Regia di Atom Egoyan vedi scheda film
Il braccio e la mente: un piano per farsi giustizia unisce due vecchi uomini ebrei, uno compromesso nel fisico, l'altro nella mente, alla ricerca dell'aguzzino che ha sterminato le rispettive famiglie. Un viaggio alla ricerca della verità, che sarà molto diversa da quella intuita, e frutto di un diabolico complotto meditato con grande cura.
FESTIVAL DI VENEZIA 2015 - CONCORSO
Se il titolo dell'ultima fatica cinematografica (in ordone temporale) del celebre autore armeno-canadese Atom Egoyan portasse con sè un punto esclamativo, sarebbe risultato a mio avviso ancora più pertinente: un "ricorda!" che è quello che l'anziano protagonista vorrebbe auto-imporsi nel momento in cui si risveglia dai suoi frequenti torpori senili, ritrovandosi completamente smemorato, legato solamente al filo dei ricordi di una vita familiare e matrimoniale lunga settant'anni con la compagna di vita Ruth, recentemente scomparsa.
Nella casa di riposo in cui è ricoverato l'uomo da qualche mese, egli ha fatto amicizia con un coetaneo ebreo, fisicamente più compromesso del nostro uomo, ma cerebralmente molto più lucido del protagonista.
Seguiamo pertanto il nostro Zev mentre si appresta a seguire le tracce di un piano da tempo condiviso con il suo amico infermo: costui gli ha studiato un programma in cui l'uomo deve mettersi sulle tracce di un uomo: o meglio di ben quattro persone che portano le stesse generalità, per verificare ed appurare chi dei quattro è il gerarca nazista sopravvissuto ai processi e alle condanne in seguito alla caduta del regime nazista: i due vecchi infatti, e lo notiamo anche dal numero che entrambi portano tatuato su un braccio, arrivano dal campo di sterminio di Auschwitz, scampati, per quel che ne deduciamo, dalle infami brutalità perpetrate a tutto un popolo.

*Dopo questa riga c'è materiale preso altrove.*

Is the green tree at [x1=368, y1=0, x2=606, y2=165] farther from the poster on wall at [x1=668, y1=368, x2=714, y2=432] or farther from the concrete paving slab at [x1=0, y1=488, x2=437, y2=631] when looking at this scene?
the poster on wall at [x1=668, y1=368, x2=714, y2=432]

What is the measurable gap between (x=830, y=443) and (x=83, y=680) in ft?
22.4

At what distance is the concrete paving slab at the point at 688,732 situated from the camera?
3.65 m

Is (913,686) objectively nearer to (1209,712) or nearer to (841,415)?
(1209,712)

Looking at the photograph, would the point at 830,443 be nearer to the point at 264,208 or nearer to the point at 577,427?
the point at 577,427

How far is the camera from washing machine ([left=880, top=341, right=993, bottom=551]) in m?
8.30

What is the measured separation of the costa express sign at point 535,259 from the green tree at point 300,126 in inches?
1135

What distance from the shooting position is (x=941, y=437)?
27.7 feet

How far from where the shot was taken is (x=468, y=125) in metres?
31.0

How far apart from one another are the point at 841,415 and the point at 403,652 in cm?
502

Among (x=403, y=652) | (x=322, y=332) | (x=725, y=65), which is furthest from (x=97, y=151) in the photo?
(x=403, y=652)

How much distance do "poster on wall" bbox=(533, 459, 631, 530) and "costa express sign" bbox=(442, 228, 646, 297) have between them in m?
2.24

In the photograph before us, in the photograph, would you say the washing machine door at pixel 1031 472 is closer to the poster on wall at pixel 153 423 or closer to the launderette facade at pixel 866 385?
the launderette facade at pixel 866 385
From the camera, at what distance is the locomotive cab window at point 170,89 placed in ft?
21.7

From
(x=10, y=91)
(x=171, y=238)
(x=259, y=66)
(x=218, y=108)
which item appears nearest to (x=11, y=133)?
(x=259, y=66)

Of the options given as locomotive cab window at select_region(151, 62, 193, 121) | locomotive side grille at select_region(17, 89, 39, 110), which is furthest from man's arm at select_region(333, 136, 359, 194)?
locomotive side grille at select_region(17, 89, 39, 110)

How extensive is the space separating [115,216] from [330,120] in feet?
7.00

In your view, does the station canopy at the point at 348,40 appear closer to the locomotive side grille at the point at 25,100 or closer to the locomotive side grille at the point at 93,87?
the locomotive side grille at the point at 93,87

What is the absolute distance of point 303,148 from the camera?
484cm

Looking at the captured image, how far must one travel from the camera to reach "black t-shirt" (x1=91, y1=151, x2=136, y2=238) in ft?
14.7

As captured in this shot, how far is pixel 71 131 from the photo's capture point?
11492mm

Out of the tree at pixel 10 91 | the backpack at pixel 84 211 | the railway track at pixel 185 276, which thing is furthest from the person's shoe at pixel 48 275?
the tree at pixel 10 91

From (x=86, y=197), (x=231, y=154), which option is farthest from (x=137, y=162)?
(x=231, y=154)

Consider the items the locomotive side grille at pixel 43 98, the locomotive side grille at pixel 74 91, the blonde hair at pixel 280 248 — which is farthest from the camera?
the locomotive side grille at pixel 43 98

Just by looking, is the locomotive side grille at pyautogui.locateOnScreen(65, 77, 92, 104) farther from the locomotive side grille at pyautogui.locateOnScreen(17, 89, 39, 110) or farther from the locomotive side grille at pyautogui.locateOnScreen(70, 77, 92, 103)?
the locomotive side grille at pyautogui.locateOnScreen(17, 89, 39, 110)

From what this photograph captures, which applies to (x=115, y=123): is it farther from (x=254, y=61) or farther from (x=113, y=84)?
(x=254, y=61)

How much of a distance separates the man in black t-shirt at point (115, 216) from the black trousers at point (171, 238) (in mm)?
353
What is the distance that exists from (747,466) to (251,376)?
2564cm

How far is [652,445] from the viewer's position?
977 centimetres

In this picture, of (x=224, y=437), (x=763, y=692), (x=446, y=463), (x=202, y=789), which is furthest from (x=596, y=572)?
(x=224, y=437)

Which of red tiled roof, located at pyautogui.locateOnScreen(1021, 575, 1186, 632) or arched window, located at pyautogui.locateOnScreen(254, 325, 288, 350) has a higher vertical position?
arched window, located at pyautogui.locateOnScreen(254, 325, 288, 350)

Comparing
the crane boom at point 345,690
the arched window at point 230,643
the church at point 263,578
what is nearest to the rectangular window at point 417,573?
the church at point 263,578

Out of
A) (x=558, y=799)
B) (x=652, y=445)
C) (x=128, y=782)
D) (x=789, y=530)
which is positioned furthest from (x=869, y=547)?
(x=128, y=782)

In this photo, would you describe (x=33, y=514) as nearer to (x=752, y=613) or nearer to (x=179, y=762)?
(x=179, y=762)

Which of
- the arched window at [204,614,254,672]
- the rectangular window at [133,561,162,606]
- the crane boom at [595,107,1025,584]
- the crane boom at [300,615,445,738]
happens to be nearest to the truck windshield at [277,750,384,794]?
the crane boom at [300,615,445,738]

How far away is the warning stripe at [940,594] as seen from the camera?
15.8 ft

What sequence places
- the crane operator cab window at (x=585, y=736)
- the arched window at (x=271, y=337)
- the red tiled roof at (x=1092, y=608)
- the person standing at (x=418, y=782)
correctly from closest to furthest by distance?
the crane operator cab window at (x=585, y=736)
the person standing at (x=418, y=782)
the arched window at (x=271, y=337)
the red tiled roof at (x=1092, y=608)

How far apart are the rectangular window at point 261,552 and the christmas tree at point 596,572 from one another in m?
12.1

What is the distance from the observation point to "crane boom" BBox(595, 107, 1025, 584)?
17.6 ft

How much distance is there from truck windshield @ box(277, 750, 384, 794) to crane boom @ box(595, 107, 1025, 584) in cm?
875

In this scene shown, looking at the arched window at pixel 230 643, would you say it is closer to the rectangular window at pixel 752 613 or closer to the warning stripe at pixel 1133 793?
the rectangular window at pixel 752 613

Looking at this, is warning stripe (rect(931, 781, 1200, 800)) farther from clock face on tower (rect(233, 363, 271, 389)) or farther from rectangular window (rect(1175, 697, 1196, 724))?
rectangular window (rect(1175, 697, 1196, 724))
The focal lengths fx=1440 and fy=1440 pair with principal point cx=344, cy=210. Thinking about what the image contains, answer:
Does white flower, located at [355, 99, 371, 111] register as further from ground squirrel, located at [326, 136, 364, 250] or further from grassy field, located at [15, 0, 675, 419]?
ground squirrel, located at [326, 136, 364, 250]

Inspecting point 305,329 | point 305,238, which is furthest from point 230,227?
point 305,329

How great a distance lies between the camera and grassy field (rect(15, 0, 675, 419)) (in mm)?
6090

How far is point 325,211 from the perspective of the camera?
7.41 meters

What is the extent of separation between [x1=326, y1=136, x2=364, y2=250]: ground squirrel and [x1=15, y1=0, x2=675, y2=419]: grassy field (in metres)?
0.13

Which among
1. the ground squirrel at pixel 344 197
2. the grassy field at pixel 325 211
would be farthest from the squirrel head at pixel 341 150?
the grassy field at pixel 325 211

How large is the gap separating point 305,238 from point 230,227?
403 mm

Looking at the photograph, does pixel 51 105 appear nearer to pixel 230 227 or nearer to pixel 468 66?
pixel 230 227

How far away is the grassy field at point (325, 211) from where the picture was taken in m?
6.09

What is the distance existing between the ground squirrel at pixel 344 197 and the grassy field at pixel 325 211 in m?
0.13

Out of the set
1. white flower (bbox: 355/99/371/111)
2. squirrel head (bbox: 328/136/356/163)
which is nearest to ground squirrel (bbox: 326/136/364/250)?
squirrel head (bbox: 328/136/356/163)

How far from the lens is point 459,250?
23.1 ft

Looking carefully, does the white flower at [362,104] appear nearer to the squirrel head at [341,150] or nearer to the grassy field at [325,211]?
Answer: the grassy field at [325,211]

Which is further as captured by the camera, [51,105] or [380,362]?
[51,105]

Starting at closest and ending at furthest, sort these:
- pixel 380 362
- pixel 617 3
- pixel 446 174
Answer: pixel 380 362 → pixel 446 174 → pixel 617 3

Il piano di Zev subisce qualche intralcio a causa delle amnesie sempre più frequenti che lo colpiscono, ma tuttavia l'uomo riesce a incontrare uno ad uno gli interessati, comprendendo, per quanto riguarda i primi tre, che si tratta di omonimi, e dunque innocenti.
Il quarto uomo invece si rivelerà essere il mostro del passato, celato perfettamente in un contesto astutamente cammuffato. Ma le sorprese non sono affatto finite.
Egoyan ed il thriller vanno spesso a braccetto, e notevole è stato, soprattutto in passato, l'approccio dell'autore verso questo genere, circostanza che ha permesso e permette al bravo autore di sviscerare le sue ossessioni più pressanti: la maniacalità e la perversione incontrollabili e letali insite nell'uomo (vedere Exotica su tutti), l'innocenza della gioventù, che a volte si trasforma in peccaminosa ed eccentrica tentazione verso gli istinti più inconfessabili, la mostruosità che vive all'interno dell'uomo e che lo spinge a perpetrare eccidi e stragi senza pietà e senza remore alcune. (le stragi degli ebrei o degli armeni).
Dopo un decennio un pò sottotono, e subito dopo quel The Captive - Scomparsa, che ci ha restituito un autore comunque notevole con tutte le sue ossessioni, quasi (e ribadisco quasi) ai livelli sublimi degli anni '90, Egoyan riappare in Concorso a Venezia con questo thriller bizzarro e molto costuito, lambiccato e quasi inverosimile, che peraltro affronta un tema (la caccia ai nazisti sopravvissuti e scappati alla detenzione e ai processi) già trattato da opere letterarie e cinematografiche a volte di gran valore.
La vicenda parte in tono un pò scanzonato, prosegue in modo apparentemente bislacco e maldestro, per poi svelare nel suo finale le vere carte di un piano machiavellico in cui vittime e predatori dimostrano di appartenere alla stessa razza, diabolicamente, seppur sottilmente differente, efferata e controversa.
A rendere il film, a tutti gli effetti curioso e molto in linea e coerente con la cinematografia dell'autore, un'opera riuscita ed efficace, contribuiscono molto gli attori "maturi" che compongono il cast: Christopher Plummer e Martin Landau (quest'ultimo uno dei miei attori preferiti in assoluto dai tempi di Spazio 1999) su tutti, ma pure Bruno Ganz e Jurgen Prochnow.